PROBLEM TO SOLVE
Reproduce exactly the lines from the one containing "How great a" through the last line of the data, both ends included.

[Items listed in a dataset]
#####

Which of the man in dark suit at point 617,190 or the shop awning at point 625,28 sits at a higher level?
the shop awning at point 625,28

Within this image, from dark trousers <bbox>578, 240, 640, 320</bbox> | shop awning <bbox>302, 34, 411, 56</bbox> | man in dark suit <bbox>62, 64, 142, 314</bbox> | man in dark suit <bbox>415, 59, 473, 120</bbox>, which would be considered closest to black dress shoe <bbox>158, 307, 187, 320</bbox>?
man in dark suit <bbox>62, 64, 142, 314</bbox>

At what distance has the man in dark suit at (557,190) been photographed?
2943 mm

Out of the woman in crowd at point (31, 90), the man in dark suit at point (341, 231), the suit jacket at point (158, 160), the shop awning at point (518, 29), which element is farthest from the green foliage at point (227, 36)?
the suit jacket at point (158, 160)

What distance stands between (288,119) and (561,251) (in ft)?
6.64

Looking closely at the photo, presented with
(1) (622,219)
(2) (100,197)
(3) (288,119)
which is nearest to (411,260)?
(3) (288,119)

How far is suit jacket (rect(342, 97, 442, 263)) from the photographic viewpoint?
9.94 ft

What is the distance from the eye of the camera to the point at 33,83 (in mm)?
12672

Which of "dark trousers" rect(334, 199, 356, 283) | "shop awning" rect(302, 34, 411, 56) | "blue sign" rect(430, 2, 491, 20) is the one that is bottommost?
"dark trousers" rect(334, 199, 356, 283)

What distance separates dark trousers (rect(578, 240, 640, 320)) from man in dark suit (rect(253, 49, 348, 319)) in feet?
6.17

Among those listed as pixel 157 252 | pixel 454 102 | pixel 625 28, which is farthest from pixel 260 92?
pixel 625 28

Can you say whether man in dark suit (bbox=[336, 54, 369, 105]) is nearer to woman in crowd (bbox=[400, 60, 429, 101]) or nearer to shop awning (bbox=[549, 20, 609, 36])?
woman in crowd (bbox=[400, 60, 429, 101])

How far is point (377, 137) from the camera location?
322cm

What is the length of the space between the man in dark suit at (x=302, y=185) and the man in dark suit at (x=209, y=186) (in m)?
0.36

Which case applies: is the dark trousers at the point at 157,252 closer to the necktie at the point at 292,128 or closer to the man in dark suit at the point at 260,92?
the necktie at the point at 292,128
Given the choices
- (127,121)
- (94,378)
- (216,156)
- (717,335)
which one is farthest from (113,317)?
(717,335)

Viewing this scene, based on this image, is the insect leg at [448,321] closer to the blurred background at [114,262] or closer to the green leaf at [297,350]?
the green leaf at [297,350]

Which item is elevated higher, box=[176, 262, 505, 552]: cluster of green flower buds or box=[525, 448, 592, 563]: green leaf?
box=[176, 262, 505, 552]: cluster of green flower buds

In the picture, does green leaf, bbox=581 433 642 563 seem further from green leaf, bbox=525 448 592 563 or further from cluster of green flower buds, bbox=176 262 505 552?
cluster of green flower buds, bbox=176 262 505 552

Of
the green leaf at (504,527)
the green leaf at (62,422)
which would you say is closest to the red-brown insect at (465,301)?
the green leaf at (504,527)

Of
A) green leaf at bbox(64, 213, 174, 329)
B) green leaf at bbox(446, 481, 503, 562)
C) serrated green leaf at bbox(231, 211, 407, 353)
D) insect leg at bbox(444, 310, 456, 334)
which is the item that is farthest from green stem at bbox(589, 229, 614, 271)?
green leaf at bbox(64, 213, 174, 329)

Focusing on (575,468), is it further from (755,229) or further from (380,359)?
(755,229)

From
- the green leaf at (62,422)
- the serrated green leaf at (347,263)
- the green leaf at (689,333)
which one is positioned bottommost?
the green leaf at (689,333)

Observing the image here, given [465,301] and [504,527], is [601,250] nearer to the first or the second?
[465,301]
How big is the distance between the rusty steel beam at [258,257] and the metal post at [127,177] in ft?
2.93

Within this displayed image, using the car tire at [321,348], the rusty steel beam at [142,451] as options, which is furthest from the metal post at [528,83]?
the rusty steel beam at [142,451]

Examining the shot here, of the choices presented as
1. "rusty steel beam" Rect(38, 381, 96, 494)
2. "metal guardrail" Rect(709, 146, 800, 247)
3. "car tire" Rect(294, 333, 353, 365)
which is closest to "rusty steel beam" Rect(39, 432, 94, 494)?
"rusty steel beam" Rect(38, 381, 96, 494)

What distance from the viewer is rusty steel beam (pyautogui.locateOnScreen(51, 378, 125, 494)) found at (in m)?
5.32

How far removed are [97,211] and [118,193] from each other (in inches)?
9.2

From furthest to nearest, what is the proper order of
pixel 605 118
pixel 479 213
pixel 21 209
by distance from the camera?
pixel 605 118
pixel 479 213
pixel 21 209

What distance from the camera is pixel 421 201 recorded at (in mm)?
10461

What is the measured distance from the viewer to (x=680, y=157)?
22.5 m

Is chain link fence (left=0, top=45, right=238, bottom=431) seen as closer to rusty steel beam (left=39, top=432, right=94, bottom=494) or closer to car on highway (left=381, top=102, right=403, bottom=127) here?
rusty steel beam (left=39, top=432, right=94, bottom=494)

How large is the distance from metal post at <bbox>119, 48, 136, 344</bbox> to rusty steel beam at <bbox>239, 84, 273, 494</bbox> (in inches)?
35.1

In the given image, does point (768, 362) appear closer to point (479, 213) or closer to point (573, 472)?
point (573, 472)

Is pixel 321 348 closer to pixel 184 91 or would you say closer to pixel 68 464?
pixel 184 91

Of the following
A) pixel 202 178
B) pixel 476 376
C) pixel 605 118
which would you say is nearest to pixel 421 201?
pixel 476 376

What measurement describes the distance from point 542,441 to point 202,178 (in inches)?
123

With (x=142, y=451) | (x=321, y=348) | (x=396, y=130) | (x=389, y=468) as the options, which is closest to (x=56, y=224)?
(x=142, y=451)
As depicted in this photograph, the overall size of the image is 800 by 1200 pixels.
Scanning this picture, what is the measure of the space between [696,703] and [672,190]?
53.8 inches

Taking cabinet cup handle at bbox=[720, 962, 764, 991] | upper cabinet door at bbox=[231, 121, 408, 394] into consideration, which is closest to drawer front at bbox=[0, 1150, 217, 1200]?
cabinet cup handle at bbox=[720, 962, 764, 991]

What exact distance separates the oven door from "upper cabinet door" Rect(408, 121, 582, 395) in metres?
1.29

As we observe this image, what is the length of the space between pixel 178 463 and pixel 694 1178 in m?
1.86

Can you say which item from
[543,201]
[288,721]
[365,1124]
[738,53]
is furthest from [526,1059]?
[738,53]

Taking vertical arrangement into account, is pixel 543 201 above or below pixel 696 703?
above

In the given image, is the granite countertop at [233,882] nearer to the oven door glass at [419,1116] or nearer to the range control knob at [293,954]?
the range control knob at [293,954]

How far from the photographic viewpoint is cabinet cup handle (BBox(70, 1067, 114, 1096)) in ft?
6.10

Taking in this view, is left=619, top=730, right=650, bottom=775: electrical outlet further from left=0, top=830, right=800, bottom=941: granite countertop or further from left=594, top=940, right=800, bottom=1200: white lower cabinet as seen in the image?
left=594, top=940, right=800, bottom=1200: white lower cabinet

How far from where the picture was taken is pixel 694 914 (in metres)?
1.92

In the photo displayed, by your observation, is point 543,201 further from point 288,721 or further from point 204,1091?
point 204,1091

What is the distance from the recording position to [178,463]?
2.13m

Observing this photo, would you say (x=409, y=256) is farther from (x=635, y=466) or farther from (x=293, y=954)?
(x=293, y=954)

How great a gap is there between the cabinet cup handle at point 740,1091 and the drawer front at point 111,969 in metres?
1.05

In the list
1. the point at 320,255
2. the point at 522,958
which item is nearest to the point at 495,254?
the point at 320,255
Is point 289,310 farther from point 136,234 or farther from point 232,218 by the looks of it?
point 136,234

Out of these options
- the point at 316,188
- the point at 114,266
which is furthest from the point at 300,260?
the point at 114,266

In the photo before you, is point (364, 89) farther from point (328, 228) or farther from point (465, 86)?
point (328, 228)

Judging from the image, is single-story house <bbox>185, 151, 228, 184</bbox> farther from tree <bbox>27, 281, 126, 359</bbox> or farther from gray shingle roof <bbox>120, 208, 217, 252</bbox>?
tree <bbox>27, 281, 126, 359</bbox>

#####

ANSWER
How great a gap is there between the cabinet cup handle at point 740,1091 and the drawer front at point 111,969 in metres?
1.05

In the list
1. the point at 320,255
2. the point at 522,958
which item is nearest to the point at 495,254?
the point at 320,255
Is point 289,310 farther from point 136,234 or farther from point 232,218 by the looks of it?
point 136,234

Out of these options
- the point at 316,188
- the point at 114,266
which is furthest from the point at 300,260?
the point at 114,266

In the photo before you, is point (364, 89) farther from point (328, 228) or farther from point (465, 86)?
point (328, 228)

Judging from the image, is single-story house <bbox>185, 151, 228, 184</bbox> farther from tree <bbox>27, 281, 126, 359</bbox> or farther from gray shingle roof <bbox>120, 208, 217, 252</bbox>?
tree <bbox>27, 281, 126, 359</bbox>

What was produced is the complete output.